GIVEN PROBLEM 1:
Transcribe the Blackwater forum thread from "Note:  My sharing" up to and including "newsletter mailing list)....".

SOURCE EXTRACT:
# Blackwater USA canvassing support via e-mail



## The Bread Guy (27 Oct 2007)

Note:  My sharing this does NOT imply support for or opposition to this company - this is shared_* only*_ in the interests of letting people interested in military affairs know what the company is doing in light of recent media coverage.

Here's an e-mail shared with me by someone who received it (they're on the company's newsletter mailing list)....



> A Request for Your Support
> 
> The Blackwater family is comprised of dedicated and active service providers that work vigorously to support the American nation. In this tumultuous political climate, Blackwater Worldwide has taken center stage, our services and ethics aggressively challenged with misinformation and fabrications. Letters, e-mails and calls to your elected Congressional representatives can and will create a positive impact by influencing the manner in which they gather and present information.
> 
> ...


----------



## edgar (28 Oct 2007)

It's interesting how these guys seem to have a regimental family. When threatened they mobilize the Honoraries and alumni just like any other unit. Combat makes it so I think. Any security company I worked for had more in common with McDonald's than a regiment.


----------



## Greymatters (29 Oct 2007)

Why would anyone want to support an organization that maintains such a blank face of anonymity? this is pretty much teh message they send out...

"Hi we're from Blackwater.  We wont tell you who we are or how to talk to us. And we dont want you to call us by phone, preferably you can just send us an email to a blank generic email address.  We also wont tell you who our board of directors are, or our owners, or our leading commanders.  We also wont show you any company fiscal or performance reports, or explain exactly what we do on overseas operations.  But trust us, we're a great bunch of guys and we deserve your support."

These guys need some serious PR and marketing advice...


----------



## tomahawk6 (29 Oct 2007)

When you are good you just dont need PR.


----------



## Greymatters (29 Oct 2007)

tomahawk6 said:
			
		

> When you are good you just dont need PR.



You can be as good as you want, nobody trusts an anonymous face unless there is a reputation for trust there.  Blackwater has deliberately created a low-profile for themselves and their staff, all part of the company image they wanted to project, but its an image that never works well with public opinion-dependent campaigns.


----------



## KevinB (30 Oct 2007)

Please Mr. Greymatter - fill us with your wisdom on other PMC's that have a high profile media image?

Clients dont want publicity.   BlackWater is THE face of PMC's currently and they are wearing a lot of undue attention for it.


----------



## GAP (30 Oct 2007)

I agree with Infidel-6 on this one....Blackwater comes immediately to mind, as it is the only one that is commonly known to the public. I couldn't tell you two others if my life depended on it, simply because they purposely do not intrude their presence on a typical civi's world.

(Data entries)
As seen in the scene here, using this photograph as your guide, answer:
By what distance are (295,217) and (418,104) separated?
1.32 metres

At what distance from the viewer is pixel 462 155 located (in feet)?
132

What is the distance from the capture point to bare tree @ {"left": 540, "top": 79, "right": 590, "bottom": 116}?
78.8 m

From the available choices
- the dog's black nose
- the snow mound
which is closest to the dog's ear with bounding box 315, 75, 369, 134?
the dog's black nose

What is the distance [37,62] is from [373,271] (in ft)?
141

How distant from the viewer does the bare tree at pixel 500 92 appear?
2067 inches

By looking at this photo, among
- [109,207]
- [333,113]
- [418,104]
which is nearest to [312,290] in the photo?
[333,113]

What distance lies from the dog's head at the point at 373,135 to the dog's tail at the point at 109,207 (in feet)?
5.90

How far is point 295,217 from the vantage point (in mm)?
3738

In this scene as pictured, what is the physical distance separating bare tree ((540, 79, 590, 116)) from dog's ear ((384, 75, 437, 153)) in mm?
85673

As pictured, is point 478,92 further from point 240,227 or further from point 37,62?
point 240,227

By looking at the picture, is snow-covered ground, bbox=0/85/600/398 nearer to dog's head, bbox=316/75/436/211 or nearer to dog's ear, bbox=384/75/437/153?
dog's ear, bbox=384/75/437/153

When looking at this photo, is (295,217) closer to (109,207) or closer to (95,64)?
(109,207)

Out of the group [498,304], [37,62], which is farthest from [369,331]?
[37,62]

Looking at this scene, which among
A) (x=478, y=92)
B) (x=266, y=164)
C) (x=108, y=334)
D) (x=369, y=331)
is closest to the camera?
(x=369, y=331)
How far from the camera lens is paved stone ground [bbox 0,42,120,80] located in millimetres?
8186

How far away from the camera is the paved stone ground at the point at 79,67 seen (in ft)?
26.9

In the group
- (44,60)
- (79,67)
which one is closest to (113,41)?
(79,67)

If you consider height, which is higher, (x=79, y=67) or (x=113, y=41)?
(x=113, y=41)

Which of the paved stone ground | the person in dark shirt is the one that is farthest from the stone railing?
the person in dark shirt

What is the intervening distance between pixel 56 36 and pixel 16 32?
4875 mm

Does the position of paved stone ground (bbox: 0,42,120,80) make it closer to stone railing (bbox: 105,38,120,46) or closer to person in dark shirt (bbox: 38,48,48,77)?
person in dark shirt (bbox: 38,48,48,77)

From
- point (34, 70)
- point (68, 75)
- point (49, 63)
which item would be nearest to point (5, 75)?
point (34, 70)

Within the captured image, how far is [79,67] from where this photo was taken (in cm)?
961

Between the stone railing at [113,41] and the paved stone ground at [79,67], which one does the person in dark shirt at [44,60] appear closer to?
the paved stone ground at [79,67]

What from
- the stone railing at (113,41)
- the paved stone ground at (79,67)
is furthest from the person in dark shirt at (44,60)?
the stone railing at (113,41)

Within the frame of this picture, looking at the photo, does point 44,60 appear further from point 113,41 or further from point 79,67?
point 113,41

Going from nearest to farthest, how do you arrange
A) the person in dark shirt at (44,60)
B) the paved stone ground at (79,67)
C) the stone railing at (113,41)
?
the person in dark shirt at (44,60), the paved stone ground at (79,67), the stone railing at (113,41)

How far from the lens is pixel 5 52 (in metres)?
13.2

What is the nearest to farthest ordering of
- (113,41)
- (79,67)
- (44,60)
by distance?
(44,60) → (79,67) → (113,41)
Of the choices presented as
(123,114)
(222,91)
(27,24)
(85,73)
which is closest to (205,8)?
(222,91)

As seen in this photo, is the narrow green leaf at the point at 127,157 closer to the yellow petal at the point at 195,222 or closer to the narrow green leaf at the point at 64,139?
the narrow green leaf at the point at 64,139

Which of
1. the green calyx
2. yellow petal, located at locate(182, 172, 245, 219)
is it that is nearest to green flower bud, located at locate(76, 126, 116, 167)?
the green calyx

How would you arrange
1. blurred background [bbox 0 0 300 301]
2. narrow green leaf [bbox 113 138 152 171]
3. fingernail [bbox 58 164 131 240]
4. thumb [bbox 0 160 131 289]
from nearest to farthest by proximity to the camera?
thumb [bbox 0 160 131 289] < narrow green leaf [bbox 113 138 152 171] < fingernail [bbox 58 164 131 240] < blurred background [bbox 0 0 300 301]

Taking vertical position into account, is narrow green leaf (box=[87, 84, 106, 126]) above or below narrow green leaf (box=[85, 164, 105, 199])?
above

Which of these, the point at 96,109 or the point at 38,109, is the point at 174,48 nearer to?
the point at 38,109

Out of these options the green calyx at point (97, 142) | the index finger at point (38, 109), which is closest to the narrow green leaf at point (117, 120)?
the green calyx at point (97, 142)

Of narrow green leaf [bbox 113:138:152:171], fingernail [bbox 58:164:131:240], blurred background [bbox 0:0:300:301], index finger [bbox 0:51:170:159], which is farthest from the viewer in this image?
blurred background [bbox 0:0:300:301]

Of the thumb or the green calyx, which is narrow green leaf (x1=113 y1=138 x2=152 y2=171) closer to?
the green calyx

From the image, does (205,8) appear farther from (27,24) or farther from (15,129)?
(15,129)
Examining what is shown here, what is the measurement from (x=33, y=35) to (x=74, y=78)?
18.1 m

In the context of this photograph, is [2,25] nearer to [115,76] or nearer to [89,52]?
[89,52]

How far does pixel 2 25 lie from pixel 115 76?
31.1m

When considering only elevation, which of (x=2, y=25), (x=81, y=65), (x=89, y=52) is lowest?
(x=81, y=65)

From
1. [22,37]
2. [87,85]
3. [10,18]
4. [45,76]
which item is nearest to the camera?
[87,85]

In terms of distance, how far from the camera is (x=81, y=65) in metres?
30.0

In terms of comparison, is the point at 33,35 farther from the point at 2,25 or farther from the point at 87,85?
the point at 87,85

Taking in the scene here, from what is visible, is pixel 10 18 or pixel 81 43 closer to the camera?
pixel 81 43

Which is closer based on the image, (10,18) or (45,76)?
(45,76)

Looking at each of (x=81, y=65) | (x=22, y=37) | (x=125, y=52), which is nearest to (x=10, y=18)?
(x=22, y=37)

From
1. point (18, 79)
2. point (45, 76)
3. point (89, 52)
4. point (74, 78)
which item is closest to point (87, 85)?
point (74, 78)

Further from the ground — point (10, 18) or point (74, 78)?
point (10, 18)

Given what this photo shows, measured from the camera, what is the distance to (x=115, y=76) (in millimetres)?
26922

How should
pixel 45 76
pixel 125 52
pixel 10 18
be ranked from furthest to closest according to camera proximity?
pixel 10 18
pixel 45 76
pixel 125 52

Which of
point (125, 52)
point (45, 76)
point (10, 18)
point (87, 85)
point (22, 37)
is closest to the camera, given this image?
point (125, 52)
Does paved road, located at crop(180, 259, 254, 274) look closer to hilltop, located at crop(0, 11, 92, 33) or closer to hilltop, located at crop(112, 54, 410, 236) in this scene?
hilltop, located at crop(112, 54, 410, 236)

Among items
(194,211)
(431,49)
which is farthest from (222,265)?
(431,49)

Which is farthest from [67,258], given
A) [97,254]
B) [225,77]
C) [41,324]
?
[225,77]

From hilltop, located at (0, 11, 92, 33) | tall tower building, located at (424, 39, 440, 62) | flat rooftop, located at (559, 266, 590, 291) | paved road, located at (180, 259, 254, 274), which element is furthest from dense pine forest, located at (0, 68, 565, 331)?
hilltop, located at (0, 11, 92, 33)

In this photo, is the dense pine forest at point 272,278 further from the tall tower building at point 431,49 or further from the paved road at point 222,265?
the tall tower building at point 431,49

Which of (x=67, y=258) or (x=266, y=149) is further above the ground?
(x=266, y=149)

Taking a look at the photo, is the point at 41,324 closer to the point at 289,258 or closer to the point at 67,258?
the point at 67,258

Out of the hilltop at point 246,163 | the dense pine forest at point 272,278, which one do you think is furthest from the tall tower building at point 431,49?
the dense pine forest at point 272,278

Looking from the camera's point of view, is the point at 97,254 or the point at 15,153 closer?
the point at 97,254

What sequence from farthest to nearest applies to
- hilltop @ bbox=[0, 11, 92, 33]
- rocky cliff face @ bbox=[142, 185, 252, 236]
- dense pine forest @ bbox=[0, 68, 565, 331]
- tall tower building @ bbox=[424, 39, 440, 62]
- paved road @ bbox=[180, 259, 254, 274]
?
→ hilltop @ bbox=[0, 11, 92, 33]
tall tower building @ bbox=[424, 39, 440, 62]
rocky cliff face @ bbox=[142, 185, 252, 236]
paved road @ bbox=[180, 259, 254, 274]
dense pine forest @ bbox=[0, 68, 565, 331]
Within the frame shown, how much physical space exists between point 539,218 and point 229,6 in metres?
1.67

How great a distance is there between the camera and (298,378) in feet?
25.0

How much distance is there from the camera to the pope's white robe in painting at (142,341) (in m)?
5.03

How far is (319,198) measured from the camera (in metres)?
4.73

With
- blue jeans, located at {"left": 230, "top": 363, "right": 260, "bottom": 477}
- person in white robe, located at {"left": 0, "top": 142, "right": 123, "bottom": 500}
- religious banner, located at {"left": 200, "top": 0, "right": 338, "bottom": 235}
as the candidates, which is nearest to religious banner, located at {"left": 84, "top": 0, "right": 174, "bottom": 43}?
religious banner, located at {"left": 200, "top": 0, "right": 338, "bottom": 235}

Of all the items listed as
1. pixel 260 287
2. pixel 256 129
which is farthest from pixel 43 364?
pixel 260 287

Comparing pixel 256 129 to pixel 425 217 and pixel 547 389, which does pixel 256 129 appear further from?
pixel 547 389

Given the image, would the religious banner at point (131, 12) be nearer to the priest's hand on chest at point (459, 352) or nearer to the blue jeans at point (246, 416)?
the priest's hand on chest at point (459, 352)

GIVEN PROBLEM 2:
How many lines of the rows above contain the string "terms"? Reply with the number alone.

CORRECT RESULT 1:
Note:  My sharing this does NOT imply support for or opposition to this company - this is shared_* only*_ in the interests of letting people interested in military affairs know what the company is doing in light of recent media coverage.

Here's an e-mail shared with me by someone who received it (they're on the company's newsletter mailing list)....

CORRECT RESULT 2:
2